Passage to read =

She’s strong, savvy and resolute. She’s intuitive, concerned and compassionate. She’s a realist, an innovator and a leader. She’s Judge Glenda A. Hatchett, and she knows the difference between achieving success and making a difference.
A visionary who knows how to get results, Judge Hatchett is renowned in the legal community for her groundbreaking courtroom style. Best known for her revolutionary “interventions,” she is widely respected for her work with today’s youth, which not only sets her apart from other judges, but also establishes her as a leader in the justice system nationwide.
Judge Hatchett is also the author of the national bestseller, Say What You Mean and Mean What You Say (Harper Collins, 2003), based on her extensive professional experiences as a jurist and her own personal experience as a mother of two boys.
The Judge also serves as national spokesperson for CASA (Court Appointed Special Advocates), a non-profit volunteer organization that trains volunteers to represent abused and neglected children and help them navigate the court system.
In May 2005, Judge Hatchett received a special honor at the Mayor of New York City’s residence, Gracie Mansion. Katherine Oliver, Commissioner of the Mayor’s Office of Film, Theatre and Broadcasting, presented Judge Hatchett with the Mayor’s “Made In NY” award for her contribution to New York City’s daytime television community. Alongside other “Made In NY” winners, actress Susan Lucci of “All My Children,” Geraldine Laybourne, CEO of Oxygen Media, and Twila Liggett, Creator/Executive Producer of PBS’ “Reading Rainbow,” Judge Hatchett presided over the opening bell at NASDAQ on the morning of the 32nd Annual Daytime Emmy Awards.
When asked about her numerous accolades and awards, Judge Hatchett will always point out that her most important accomplishment is her ability to have a positive impact on the lives of troubled youth and their families. As evidenced by her popular, award-winning, nationally syndicated television series Judge Hatchett – which begins its sixth season on September 5, 2005 – Judge Hatchett defines a whole new courtroom television approach, and continues to urge viewers to become mentors to at-risk youth in their communities.
“I never really expected to be a lawyer. I went to law school to expand my options, and while I was there, I discovered a passion for litigation. After my clerkship, I started litigating at Delta Air Lines, and I truly believed I would remain there for the balance of my career. I couldn’t have been more wrong!”
After graduating from Emory University School of Law and completing a coveted clerkship in the U.S. Federal Courts, Judge Hatchett took a position at Delta Air Lines, where she would remain for almost 10 years. As the company’s highest-ranking African-American woman, Judge Hatchett served dual roles in both the legal and public relations departments. As manager of public relations, she supervised global crisis management, and handled media relations for all of Europe, Asia and 50 U.S. cities. In fact, her outstanding contributions were recognized by Ebony Magazine, which named Hatchett one of the “100 Best and Brightest Women in Corporate America.”

Tasks =
A. According to the Judge Hatchett profile, which law school did she graduate from?
B. Write out the stretch of the Judge Hatchett profile from "Judge Hatchett is also" through "the court system.".
You won't need the entries that come next.

Dataset records =
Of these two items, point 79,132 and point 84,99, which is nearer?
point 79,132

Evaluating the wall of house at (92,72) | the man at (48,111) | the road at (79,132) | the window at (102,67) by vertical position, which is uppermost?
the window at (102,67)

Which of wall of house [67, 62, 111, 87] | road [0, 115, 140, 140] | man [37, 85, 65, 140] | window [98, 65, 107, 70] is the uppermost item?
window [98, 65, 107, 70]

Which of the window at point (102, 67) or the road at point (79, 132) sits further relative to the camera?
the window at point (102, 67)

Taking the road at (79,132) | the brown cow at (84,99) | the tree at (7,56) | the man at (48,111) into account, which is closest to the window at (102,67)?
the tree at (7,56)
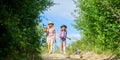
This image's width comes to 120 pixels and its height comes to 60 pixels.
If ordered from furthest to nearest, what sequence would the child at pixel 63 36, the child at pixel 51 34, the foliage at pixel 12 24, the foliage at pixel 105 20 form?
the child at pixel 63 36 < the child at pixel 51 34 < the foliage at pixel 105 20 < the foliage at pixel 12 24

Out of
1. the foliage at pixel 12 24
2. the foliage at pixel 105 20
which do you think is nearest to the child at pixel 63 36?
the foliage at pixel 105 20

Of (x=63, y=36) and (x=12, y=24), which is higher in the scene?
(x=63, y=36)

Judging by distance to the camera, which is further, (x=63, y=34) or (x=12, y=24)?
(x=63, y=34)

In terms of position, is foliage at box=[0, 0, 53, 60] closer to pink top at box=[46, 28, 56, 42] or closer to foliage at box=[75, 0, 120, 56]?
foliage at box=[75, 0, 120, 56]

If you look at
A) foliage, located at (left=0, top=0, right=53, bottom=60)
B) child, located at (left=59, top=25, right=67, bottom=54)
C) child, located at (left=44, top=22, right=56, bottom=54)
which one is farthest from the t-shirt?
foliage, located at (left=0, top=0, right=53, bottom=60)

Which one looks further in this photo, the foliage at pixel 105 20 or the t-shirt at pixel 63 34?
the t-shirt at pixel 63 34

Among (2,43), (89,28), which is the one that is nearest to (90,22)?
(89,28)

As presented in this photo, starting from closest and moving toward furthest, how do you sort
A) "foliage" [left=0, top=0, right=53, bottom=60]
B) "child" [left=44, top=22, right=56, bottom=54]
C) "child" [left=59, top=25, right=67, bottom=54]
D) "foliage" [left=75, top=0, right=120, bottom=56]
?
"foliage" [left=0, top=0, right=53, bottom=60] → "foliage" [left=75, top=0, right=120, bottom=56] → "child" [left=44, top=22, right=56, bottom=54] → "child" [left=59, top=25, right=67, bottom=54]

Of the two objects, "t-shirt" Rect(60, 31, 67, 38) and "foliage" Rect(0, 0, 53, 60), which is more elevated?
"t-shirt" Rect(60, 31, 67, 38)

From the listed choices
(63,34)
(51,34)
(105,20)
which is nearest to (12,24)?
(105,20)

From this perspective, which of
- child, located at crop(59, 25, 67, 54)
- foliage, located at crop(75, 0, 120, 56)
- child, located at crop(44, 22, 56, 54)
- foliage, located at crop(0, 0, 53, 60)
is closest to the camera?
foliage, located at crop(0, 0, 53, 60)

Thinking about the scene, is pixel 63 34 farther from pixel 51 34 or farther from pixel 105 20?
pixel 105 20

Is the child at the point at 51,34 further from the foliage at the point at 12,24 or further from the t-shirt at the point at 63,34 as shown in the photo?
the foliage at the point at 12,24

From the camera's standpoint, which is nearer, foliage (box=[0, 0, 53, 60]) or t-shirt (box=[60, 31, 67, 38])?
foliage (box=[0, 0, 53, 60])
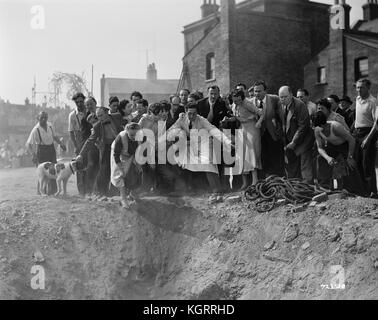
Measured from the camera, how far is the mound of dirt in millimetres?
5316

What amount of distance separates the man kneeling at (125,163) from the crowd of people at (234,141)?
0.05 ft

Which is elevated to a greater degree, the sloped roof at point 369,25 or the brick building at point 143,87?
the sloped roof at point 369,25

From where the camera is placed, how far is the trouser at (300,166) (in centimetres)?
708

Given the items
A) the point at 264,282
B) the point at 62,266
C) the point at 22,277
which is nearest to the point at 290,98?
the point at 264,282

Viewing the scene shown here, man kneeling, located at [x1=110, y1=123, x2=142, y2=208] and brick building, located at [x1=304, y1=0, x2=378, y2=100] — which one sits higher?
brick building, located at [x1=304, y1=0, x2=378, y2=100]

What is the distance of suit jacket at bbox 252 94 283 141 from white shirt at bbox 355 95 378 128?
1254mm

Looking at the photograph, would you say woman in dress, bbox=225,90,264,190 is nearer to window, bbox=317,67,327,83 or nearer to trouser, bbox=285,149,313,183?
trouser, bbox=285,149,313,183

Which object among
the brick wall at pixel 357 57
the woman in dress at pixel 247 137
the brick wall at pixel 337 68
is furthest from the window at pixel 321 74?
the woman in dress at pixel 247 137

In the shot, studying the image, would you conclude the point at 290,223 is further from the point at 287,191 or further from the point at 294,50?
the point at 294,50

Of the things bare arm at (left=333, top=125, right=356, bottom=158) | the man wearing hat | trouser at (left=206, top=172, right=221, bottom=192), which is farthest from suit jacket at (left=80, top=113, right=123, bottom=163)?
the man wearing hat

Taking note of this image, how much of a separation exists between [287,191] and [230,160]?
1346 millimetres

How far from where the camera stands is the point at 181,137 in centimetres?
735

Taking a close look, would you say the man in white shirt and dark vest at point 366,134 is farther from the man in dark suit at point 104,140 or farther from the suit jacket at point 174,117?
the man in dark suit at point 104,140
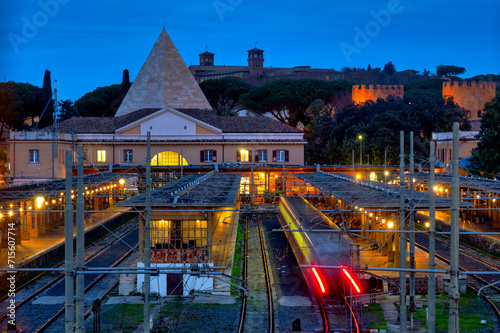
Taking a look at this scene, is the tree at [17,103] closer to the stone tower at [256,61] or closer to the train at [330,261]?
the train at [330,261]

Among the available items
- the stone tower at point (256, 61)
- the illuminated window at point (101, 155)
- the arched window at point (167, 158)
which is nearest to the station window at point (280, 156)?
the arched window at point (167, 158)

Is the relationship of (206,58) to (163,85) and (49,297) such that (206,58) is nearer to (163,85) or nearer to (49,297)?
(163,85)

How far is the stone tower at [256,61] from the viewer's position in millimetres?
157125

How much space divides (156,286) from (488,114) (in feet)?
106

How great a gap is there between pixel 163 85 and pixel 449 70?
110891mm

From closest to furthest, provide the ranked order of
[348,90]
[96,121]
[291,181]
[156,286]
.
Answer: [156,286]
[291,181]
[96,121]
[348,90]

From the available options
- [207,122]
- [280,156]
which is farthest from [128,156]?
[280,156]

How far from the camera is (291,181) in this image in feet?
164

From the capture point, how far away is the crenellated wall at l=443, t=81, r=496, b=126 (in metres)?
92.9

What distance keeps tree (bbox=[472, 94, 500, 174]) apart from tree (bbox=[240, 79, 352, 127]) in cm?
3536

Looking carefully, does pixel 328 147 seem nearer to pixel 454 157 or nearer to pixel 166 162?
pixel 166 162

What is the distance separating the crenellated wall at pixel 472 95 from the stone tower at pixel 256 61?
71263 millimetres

Outputs for the tasks =
A. Emory University School of Law.

B.
Judge Hatchett is also the author of the national bestseller, Say What You Mean and Mean What You Say (Harper Collins, 2003), based on her extensive professional experiences as a jurist and her own personal experience as a mother of two boys.
The Judge also serves as national spokesperson for CASA (Court Appointed Special Advocates), a non-profit volunteer organization that trains volunteers to represent abused and neglected children and help them navigate the court system.